Pertikaian semakin memanas, tetapi Angga dan kelompoknya tetap teguh. Mereka melindungi pohon-pohon kecil itu dengan segala daya, meskipun harus menghadapi ancaman dan cemoohan. Sementara itu, di kejauhan, Genderowo terus mengawasi, menilai apakah manusia benar-benar layak mendapatkan kesempatan kedua.
Bab 5: Cobaan yang Menguji Kesabaran
Hari-hari berlalu, dan tantangan yang dihadapi oleh Angga dan warga semakin berat. Cuaca tidak selalu bersahabat, hujan lebat datang tanpa diduga, membuat beberapa tanaman terhanyut. Sungai yang mereka coba pulihkan kembali sering tercemar oleh limbah dari hulu. Namun, Angga tidak pernah menyerah.

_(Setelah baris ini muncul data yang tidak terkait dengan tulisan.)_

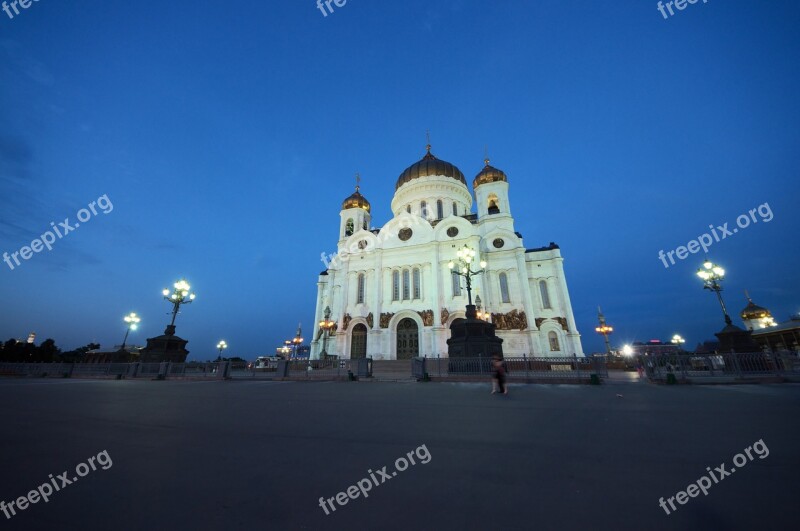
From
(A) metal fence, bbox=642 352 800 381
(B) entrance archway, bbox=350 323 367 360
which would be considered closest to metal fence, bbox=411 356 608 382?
(A) metal fence, bbox=642 352 800 381

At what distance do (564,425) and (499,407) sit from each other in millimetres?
1855

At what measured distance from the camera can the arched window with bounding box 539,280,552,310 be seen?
103 ft

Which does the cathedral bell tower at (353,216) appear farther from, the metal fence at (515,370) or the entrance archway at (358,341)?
the metal fence at (515,370)

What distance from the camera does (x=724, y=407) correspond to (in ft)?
19.3

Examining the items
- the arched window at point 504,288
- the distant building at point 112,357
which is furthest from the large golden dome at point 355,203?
the distant building at point 112,357

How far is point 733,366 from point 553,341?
1886 cm

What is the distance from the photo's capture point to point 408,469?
2924 millimetres

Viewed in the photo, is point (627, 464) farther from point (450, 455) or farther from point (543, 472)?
point (450, 455)

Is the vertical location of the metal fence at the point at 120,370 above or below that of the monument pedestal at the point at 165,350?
below

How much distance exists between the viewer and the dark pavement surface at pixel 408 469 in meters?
1.97

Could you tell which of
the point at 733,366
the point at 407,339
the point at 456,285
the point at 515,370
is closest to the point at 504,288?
the point at 456,285

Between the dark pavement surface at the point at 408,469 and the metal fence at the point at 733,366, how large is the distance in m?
7.02

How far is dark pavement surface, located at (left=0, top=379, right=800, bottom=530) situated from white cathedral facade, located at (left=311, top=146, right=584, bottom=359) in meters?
22.4

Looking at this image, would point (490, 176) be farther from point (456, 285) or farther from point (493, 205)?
point (456, 285)
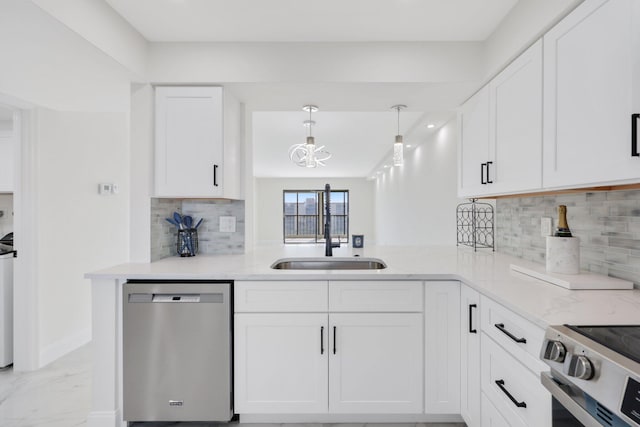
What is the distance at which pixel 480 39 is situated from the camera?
6.59 feet

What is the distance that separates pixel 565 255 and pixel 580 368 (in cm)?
91

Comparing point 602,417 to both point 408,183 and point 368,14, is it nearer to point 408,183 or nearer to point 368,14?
point 368,14

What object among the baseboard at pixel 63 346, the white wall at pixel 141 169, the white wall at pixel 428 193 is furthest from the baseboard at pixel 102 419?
the white wall at pixel 428 193

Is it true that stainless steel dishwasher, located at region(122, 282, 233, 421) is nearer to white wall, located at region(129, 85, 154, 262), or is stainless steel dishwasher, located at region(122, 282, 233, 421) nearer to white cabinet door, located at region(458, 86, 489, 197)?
white wall, located at region(129, 85, 154, 262)

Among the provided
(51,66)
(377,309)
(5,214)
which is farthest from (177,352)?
(5,214)

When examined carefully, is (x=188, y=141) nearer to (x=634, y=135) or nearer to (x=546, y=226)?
(x=634, y=135)

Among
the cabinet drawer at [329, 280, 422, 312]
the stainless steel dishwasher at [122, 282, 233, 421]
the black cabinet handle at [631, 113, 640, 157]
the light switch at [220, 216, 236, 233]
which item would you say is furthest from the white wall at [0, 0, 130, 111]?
the black cabinet handle at [631, 113, 640, 157]

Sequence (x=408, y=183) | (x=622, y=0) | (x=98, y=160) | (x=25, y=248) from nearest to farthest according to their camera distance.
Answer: (x=622, y=0) → (x=25, y=248) → (x=98, y=160) → (x=408, y=183)

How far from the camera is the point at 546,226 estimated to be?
191 centimetres

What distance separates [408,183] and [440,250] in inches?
129

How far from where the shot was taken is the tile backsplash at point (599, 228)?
1.36m

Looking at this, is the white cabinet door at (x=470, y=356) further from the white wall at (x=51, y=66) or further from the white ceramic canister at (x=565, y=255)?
the white wall at (x=51, y=66)

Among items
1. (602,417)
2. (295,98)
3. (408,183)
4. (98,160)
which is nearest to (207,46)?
(295,98)

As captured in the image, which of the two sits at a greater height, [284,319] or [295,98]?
[295,98]
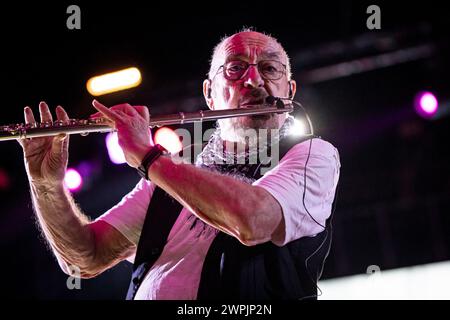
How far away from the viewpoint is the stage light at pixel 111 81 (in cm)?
555

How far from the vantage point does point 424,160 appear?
6.70 meters

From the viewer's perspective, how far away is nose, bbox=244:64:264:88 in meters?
2.84

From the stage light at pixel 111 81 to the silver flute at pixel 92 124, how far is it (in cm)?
289

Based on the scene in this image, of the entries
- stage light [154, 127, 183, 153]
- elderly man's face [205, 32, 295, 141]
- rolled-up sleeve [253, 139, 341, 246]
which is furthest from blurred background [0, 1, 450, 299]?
rolled-up sleeve [253, 139, 341, 246]

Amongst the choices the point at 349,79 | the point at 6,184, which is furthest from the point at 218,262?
the point at 349,79

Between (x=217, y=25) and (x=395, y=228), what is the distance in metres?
2.87

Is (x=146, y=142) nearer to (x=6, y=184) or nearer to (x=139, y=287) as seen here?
(x=139, y=287)

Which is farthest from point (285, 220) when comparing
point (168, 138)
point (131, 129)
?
point (168, 138)

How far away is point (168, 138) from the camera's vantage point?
5488mm

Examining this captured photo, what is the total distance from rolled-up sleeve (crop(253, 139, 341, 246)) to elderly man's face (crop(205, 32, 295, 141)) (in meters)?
0.34

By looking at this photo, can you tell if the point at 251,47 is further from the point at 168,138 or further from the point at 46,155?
the point at 168,138

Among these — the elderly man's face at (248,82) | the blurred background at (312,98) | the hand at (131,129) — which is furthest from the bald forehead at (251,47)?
the blurred background at (312,98)

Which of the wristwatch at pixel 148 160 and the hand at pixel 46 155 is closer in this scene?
the wristwatch at pixel 148 160

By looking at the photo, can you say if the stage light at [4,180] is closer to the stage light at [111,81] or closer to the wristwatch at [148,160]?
the stage light at [111,81]
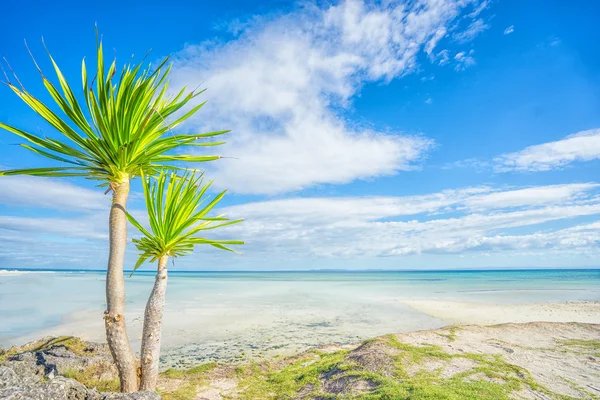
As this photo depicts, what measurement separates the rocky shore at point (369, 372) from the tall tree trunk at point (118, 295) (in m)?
0.43

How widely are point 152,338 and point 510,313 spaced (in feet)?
55.4

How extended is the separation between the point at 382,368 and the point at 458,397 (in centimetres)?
172

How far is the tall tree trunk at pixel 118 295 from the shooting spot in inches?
178

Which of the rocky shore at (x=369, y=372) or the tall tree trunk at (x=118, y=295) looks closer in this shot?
the tall tree trunk at (x=118, y=295)

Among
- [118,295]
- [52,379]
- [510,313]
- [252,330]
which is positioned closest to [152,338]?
[118,295]

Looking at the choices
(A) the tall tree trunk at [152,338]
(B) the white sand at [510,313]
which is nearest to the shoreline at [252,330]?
(B) the white sand at [510,313]

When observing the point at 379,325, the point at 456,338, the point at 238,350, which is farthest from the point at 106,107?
the point at 379,325

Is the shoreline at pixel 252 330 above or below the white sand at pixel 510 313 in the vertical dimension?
below

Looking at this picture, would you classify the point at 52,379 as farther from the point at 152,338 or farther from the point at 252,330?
the point at 252,330

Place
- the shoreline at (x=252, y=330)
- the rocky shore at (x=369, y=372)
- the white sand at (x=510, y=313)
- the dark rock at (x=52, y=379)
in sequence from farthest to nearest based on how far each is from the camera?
the white sand at (x=510, y=313) → the shoreline at (x=252, y=330) → the rocky shore at (x=369, y=372) → the dark rock at (x=52, y=379)

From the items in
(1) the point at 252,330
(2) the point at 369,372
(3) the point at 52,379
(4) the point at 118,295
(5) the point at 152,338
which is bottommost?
(1) the point at 252,330

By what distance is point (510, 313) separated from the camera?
1609 centimetres

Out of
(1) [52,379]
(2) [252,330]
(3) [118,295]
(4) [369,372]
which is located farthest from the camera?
(2) [252,330]

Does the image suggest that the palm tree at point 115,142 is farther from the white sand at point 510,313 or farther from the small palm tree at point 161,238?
the white sand at point 510,313
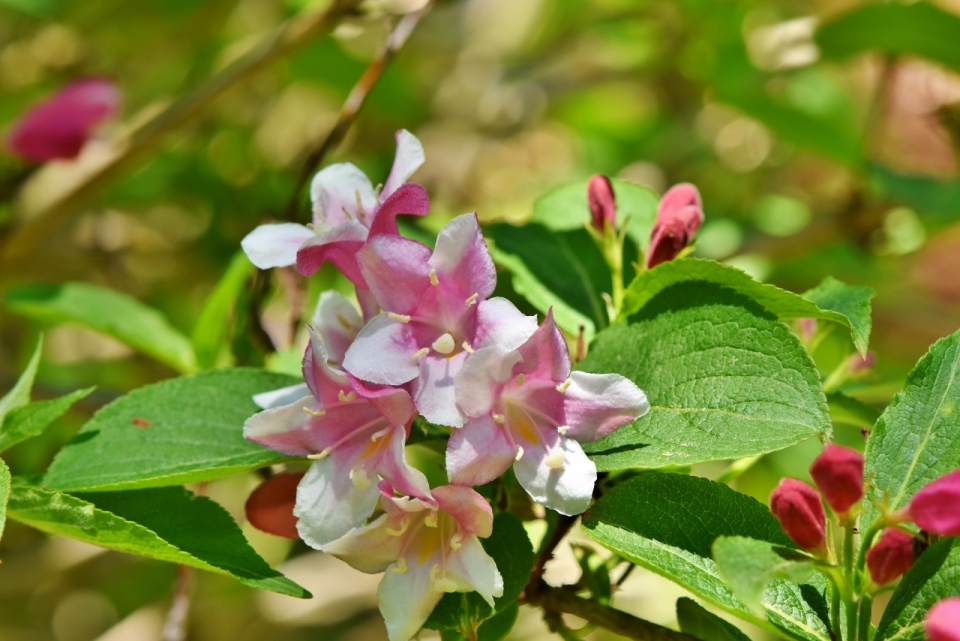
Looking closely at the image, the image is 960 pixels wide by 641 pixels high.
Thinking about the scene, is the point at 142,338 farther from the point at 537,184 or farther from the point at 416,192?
the point at 537,184

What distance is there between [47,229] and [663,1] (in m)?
1.51

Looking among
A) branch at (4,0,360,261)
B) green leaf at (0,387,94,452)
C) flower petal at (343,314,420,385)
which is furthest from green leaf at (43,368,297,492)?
branch at (4,0,360,261)

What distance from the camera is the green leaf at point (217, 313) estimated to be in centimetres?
129

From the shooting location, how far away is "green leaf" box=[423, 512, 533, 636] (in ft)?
2.41

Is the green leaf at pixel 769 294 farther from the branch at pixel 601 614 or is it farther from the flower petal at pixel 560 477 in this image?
the branch at pixel 601 614

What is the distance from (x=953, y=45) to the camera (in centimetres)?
169

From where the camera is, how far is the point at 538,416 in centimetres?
77

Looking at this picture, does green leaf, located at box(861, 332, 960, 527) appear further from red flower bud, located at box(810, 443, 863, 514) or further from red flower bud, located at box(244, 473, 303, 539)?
red flower bud, located at box(244, 473, 303, 539)

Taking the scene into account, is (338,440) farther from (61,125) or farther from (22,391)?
(61,125)

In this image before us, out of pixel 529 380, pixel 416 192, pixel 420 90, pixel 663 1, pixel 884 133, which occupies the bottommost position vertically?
pixel 884 133

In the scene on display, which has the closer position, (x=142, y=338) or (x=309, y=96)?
(x=142, y=338)

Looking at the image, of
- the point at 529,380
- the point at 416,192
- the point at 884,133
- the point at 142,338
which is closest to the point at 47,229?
the point at 142,338

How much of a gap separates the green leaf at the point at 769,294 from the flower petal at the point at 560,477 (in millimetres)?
161

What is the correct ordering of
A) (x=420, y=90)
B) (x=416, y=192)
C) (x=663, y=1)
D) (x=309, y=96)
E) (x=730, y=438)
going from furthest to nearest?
(x=309, y=96), (x=420, y=90), (x=663, y=1), (x=416, y=192), (x=730, y=438)
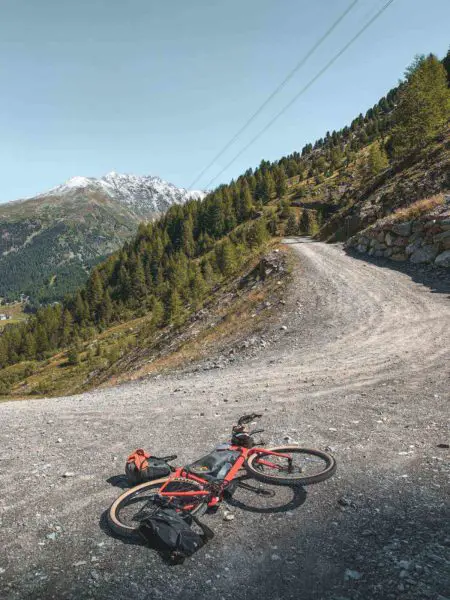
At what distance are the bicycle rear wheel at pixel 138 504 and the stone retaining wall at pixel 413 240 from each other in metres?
25.1

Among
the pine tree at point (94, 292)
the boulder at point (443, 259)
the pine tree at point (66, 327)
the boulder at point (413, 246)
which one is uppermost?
the pine tree at point (94, 292)

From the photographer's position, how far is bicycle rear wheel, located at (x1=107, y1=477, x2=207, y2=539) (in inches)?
211

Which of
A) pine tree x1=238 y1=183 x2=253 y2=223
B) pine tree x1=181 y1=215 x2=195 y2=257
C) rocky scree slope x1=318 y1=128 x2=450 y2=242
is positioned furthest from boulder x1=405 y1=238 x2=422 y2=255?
pine tree x1=181 y1=215 x2=195 y2=257

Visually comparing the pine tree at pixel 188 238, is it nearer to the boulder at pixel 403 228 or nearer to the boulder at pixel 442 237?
the boulder at pixel 403 228

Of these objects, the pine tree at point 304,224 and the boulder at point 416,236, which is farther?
the pine tree at point 304,224

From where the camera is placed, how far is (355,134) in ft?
631

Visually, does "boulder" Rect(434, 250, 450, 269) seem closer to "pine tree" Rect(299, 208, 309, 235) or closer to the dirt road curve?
the dirt road curve

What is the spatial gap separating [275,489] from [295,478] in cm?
46

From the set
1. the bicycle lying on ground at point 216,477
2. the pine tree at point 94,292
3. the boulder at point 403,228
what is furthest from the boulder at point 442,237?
the pine tree at point 94,292

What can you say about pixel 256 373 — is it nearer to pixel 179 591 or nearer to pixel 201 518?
pixel 201 518

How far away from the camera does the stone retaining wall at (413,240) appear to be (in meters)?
25.6

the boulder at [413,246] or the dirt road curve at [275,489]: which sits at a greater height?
the boulder at [413,246]

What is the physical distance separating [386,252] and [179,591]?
3234 cm

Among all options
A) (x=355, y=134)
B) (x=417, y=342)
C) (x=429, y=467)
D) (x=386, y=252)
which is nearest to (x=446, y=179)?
(x=386, y=252)
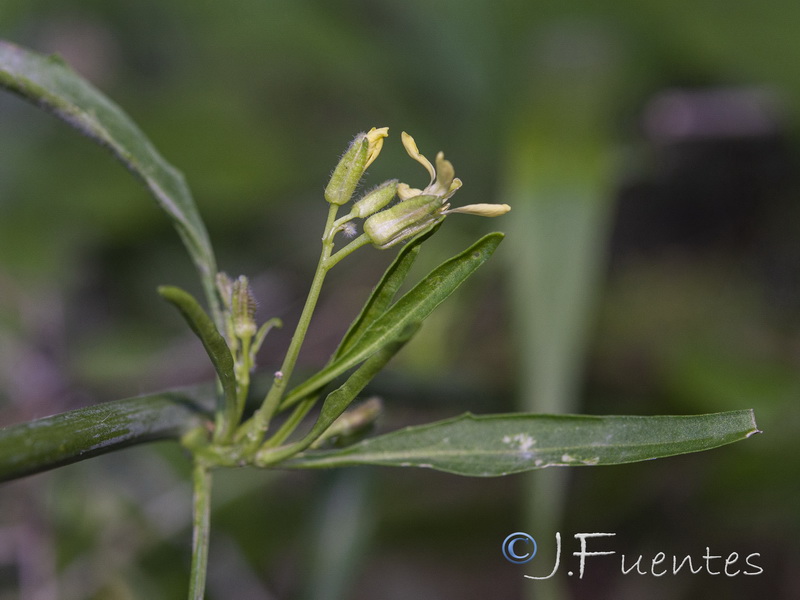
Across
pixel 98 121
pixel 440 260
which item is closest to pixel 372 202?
pixel 98 121

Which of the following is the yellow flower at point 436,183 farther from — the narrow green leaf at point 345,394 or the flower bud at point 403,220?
the narrow green leaf at point 345,394

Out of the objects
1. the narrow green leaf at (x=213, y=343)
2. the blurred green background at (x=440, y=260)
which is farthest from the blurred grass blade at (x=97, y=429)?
the blurred green background at (x=440, y=260)

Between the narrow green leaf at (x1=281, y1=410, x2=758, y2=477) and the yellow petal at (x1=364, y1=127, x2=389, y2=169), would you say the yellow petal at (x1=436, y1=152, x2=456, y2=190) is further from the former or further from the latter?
the narrow green leaf at (x1=281, y1=410, x2=758, y2=477)

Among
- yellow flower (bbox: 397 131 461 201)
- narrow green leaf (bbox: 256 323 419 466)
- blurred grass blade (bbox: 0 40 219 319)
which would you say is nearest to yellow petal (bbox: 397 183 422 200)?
yellow flower (bbox: 397 131 461 201)

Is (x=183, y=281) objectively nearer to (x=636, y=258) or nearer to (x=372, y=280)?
(x=372, y=280)

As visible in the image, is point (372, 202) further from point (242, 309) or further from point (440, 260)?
point (440, 260)
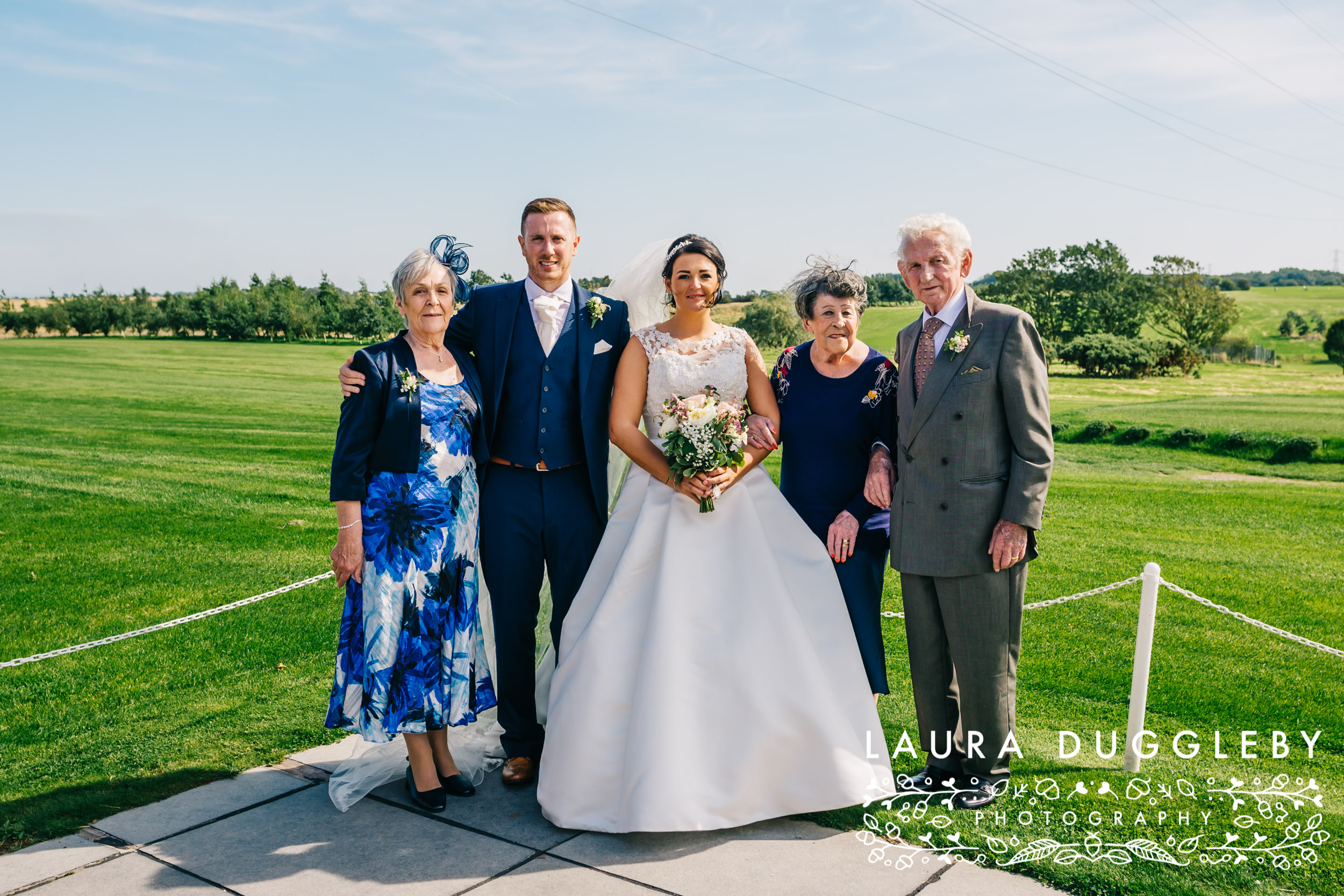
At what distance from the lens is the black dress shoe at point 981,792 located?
3.90 meters

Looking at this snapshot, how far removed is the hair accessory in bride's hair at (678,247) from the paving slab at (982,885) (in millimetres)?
2825

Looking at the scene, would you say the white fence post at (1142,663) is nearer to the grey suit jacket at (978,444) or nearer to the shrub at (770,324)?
the grey suit jacket at (978,444)

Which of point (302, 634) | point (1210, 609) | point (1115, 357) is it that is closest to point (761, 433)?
point (302, 634)

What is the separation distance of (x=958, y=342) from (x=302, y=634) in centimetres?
495

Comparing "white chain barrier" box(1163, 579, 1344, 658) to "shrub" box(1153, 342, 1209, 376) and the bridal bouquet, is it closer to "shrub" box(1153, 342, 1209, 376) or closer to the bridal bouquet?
the bridal bouquet

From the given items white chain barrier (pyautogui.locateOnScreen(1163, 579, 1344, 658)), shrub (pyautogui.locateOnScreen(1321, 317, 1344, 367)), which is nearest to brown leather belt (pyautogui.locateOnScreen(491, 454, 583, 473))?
white chain barrier (pyautogui.locateOnScreen(1163, 579, 1344, 658))

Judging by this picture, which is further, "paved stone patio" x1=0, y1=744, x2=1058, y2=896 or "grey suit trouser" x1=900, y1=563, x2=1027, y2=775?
"grey suit trouser" x1=900, y1=563, x2=1027, y2=775

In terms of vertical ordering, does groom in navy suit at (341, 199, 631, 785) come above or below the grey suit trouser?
above

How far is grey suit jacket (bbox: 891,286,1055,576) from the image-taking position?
3.74 metres

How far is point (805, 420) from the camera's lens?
14.1 ft

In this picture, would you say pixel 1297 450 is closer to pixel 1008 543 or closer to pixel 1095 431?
pixel 1095 431

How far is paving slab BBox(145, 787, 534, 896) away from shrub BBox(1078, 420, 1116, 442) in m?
21.1

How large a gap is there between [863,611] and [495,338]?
2192mm

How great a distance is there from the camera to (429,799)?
392 cm
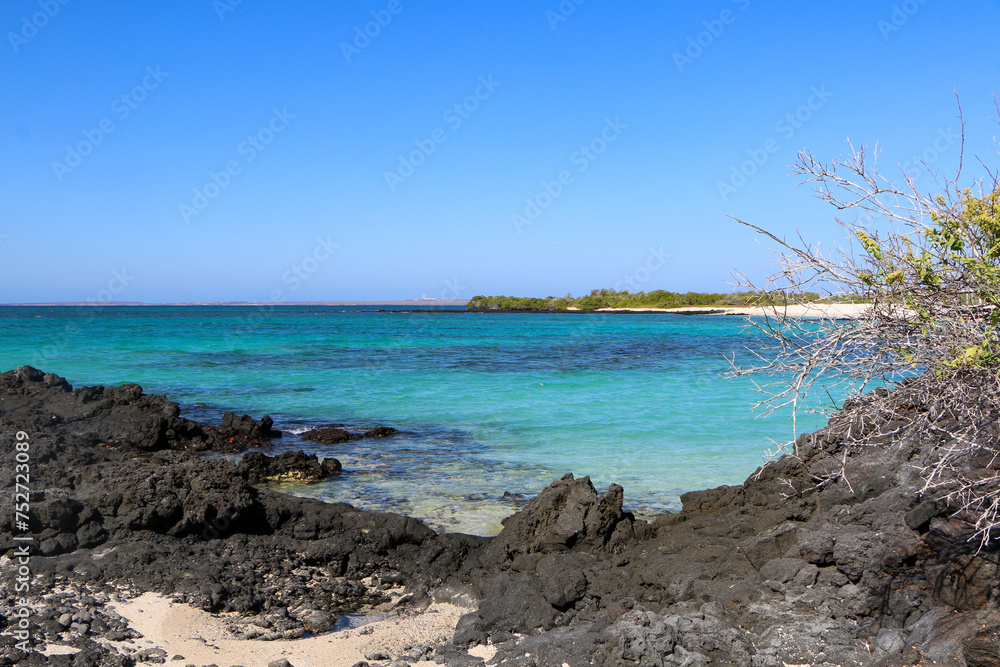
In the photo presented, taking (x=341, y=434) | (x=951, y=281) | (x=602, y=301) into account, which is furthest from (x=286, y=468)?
(x=602, y=301)

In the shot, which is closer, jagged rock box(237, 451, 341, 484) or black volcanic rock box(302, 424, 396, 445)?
jagged rock box(237, 451, 341, 484)

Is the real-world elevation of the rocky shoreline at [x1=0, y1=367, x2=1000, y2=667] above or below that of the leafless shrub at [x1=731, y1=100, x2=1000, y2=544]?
below

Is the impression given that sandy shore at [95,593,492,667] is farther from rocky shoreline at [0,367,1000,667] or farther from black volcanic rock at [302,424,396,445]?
black volcanic rock at [302,424,396,445]

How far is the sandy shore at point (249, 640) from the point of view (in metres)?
4.54

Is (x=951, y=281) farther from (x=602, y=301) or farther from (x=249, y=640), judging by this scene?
(x=602, y=301)

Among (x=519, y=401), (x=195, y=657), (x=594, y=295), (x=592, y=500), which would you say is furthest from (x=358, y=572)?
(x=594, y=295)

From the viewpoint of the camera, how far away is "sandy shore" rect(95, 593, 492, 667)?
4545 millimetres

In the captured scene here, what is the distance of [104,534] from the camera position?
6.25 m

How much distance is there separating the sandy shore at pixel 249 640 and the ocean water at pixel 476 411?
2531mm

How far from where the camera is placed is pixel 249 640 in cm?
480

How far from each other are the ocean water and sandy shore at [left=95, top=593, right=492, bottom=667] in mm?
2531

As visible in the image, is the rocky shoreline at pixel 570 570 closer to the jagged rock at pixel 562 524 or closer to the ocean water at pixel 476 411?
the jagged rock at pixel 562 524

Di tengah segala kesulitan, Genderowo muncul di hadapan Angga saat ia sendirian di hutan. “Kau tetap berusaha meskipun harapan tampak tipis. Mengapa?” tanyanya. Angga, dengan napas tersengal, menjawab, “Karena ini bukan hanya tentang hidup kami, tetapi tentang masa depan generasi berikutnya. Aku tidak ingin mereka hidup dengan dosa dan kehancuran yang kami tinggalkan.”
Genderowo terdiam sejenak, kemudian berkata, “Kalian telah menunjukkan ketekunan, tetapi itu belum cukup. Aku ingin melihat apakah seluruh desa akan berubah, atau hanya sekelompok kecil yang berjuang.” Dengan itu, Genderowo menghilang, meninggalkan Angga yang kini merasa bahwa beban perjuangannya semakin berat.
Di balai desa, Angga kembali mengumpulkan warga. Kali ini, lebih banyak orang yang mulai mendukungnya, setelah melihat usaha dan ketulusan mereka yang telah berjuang selama ini. Pak Lurah pun mulai melunak, meskipun rasa curiga masih tersisa. Namun, jalan masih panjang, dan kutukan Genderowo masih menggantung di atas desa Sidomulyo.